Speaking of statements about God I can't help but think of how many ways the very word god has been used. Martin Buber has pointed out that the term "God is the most loaded of all human words." No word has been so misused and defiled or cherished and honored. Men have killed for it as well as died for it. There is no comparable term to use for ultimate reality and yet it has been so often used to cover up the very worst in men.  History has been full of ideas about God as well. The Greeks said the 'divine' was immediately present in the world which was substantially different than the Creator-God of philosophical theology under the influence of Christianity. Aristotle would argue that god is that end toward which all reality is striving. Kant saw god as guaranteeing the moral law and happiness. The god of Aquinas was said to be apprehend-able by reason while other thinkers would argue that God was ineffable. Heidegger would describe god as the supreme Existent which upholds reality. Throughout all of the ambiguity it seems that the underlying theme is that God is that which determines all of reality. Our deep drive to pursue and 'know' God is motivated by profound and unshakable questions. Kant laid them out very well: 
What can we know? Why is there anything at all? Why not nothing? Where does man come from and where is he going? Why is the world the way that it is? What is the ultimate reason and meaning of reality? What are we to do? Why do we do what we do? To whom are we responsible? What deserves contemt and what deserves love? What is the point of loyalty and friendship? What really matters?  
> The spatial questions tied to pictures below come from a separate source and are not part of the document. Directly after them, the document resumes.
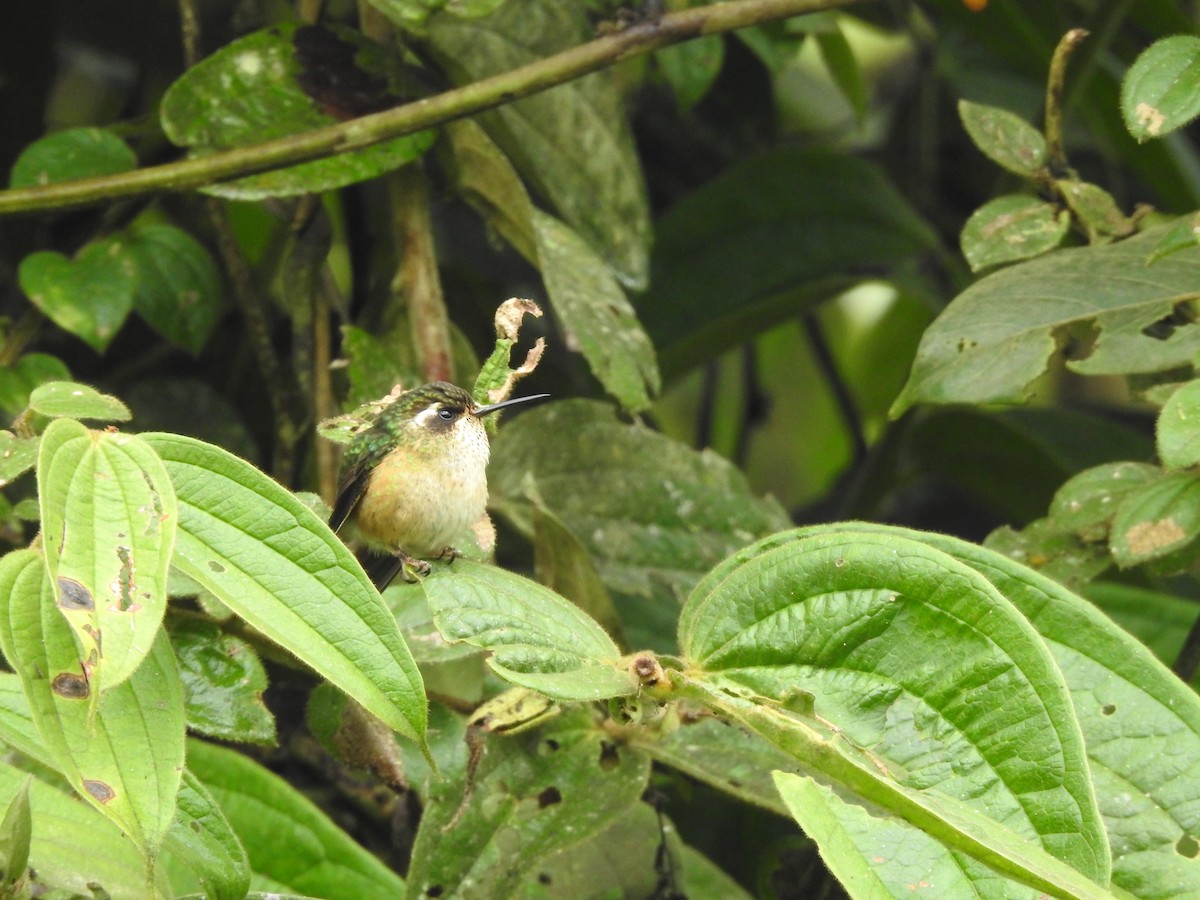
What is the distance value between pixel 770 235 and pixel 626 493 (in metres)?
1.20

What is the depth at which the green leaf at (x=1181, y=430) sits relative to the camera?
1372 millimetres

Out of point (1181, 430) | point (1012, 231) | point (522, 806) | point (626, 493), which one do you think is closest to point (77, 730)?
point (522, 806)

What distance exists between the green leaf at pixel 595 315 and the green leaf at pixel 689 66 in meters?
0.46

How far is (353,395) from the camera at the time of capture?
2057 millimetres

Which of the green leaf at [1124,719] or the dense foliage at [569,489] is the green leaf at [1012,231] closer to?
the dense foliage at [569,489]

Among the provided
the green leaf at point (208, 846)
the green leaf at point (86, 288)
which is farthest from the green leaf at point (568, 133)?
the green leaf at point (208, 846)

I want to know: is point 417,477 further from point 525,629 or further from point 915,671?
point 915,671

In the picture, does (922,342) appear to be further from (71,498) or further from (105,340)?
(105,340)

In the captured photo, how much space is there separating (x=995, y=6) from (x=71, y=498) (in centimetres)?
250

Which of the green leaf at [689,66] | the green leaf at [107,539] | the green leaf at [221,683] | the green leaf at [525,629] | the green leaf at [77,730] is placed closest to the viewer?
the green leaf at [107,539]

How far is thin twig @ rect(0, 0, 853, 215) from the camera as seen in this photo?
1907mm

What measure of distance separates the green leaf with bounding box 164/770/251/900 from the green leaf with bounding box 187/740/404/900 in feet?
1.16

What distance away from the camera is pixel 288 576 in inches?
45.7

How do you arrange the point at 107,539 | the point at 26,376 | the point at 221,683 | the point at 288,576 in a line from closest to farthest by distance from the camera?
the point at 107,539, the point at 288,576, the point at 221,683, the point at 26,376
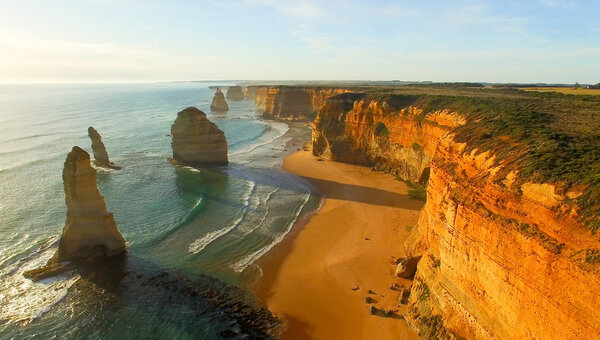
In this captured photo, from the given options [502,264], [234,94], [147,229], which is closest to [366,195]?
[147,229]

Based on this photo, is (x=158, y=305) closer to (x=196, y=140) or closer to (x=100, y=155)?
(x=196, y=140)

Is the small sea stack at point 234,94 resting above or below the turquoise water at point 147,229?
above

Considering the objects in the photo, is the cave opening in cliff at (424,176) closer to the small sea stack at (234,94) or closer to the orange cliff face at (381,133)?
the orange cliff face at (381,133)

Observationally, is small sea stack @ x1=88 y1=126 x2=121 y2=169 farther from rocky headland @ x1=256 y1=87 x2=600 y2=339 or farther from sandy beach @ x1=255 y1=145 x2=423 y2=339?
rocky headland @ x1=256 y1=87 x2=600 y2=339

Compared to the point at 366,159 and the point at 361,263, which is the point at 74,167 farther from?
the point at 366,159

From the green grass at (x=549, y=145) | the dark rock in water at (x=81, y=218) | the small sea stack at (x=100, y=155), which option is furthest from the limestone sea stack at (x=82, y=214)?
the small sea stack at (x=100, y=155)

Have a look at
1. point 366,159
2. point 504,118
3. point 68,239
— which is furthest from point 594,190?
point 366,159

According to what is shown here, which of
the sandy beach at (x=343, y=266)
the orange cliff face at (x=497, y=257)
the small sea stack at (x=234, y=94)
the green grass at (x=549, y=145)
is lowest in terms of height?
the sandy beach at (x=343, y=266)
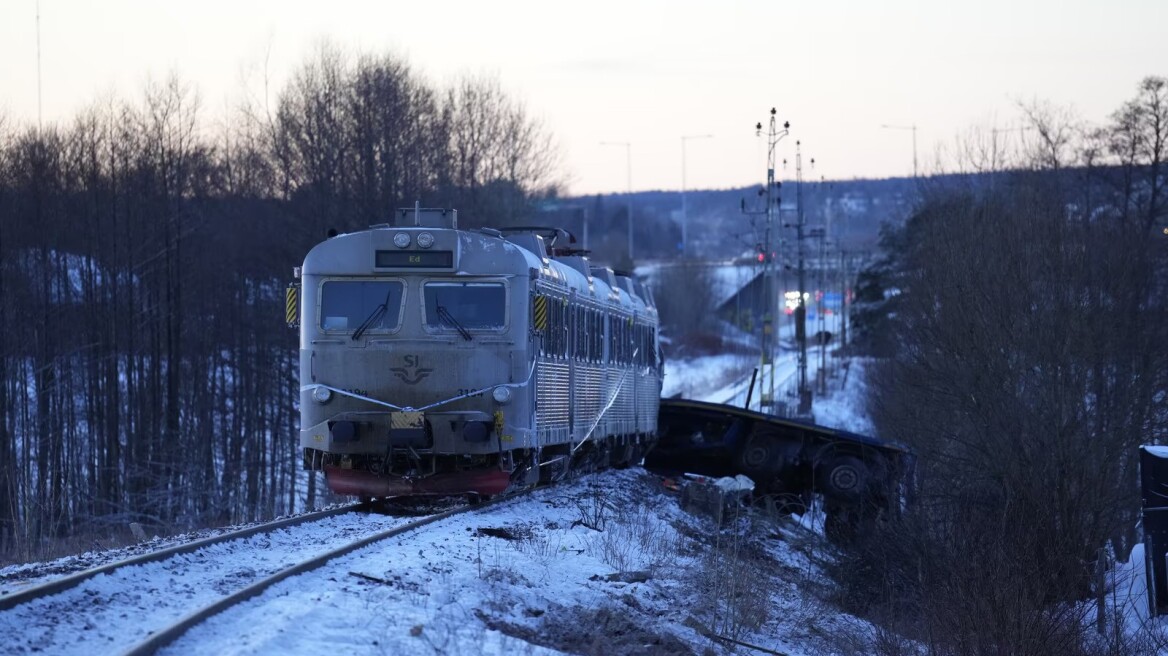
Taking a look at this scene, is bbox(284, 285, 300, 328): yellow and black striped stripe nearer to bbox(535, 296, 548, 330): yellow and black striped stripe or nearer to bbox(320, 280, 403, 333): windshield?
bbox(320, 280, 403, 333): windshield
We cannot, nor should we, forget these central and ultimate questions. The challenge with theology itself is that it is our attempt to grasp that reality by which we have been grasped. We turn God into an object of our study and strive to place him within the realm of our reason. Theology is important and it is risky. It can be an exercise in loving God just as much as it can be an idolatrous objectification of God. Tillich would later argue that theology is to be spoken in response to these ultimate and existential concerns and questions. Theology is a fine way to make sense of the concerns that grip our hearts and minds. These questions and anxieties are uncovered when one is overwhelmed by God, suffering or any power greater than ourselves. Theology is for man to get a grip on himself more than it is to 'know' God. We should never think that our theology can make God known or seen by us for this was the very sin of carving images to make God seen, or grasped. God will not be made into a ideological object any more than He will be made into a physical object. It seems that the only real kind of knowledge that we will have of God is the kind of knowledge we have of water when we swim. God is not an object to be studied, grasped or used but a supreme and ultimate reality in which we find ourselves immersed and overwhelmed. 


If ever, in theology, we are to mull over and study a concrete idea or object it might be thought to be Christology.  In Christology, however, we find yet another circumstance in which we ought not objectify. We find a personality, the man Jesus who is said to be the image of the invisible God. He is a revelation of God in whom we find much spoken as an answer to our deepest questions. God forbid we think that we grasp Him any more than the disciples who obviously never seemed to get Him either. His life was wild and provocative to all. His being stands as a challenge to every idea that claims to grasp God and it also beckons us deeper into that overwhelming unknown. We are gripped by Wonder that calls us forward and also by a Love from which we cannot escape. Perhaps it is when we open ourselves to His fierce and loving presence that we come into another kind of knowledge and reason altogether. It is not so much a conclusion as it is a rapture. I cannot describe this ineffable light and yet I cannot stop trying to describe it either. I can tell you though that no object or idea which can be grasped, used or consumed can ever compare with the fire that consumes all objects and ideas. That very fire is consuming my self as well.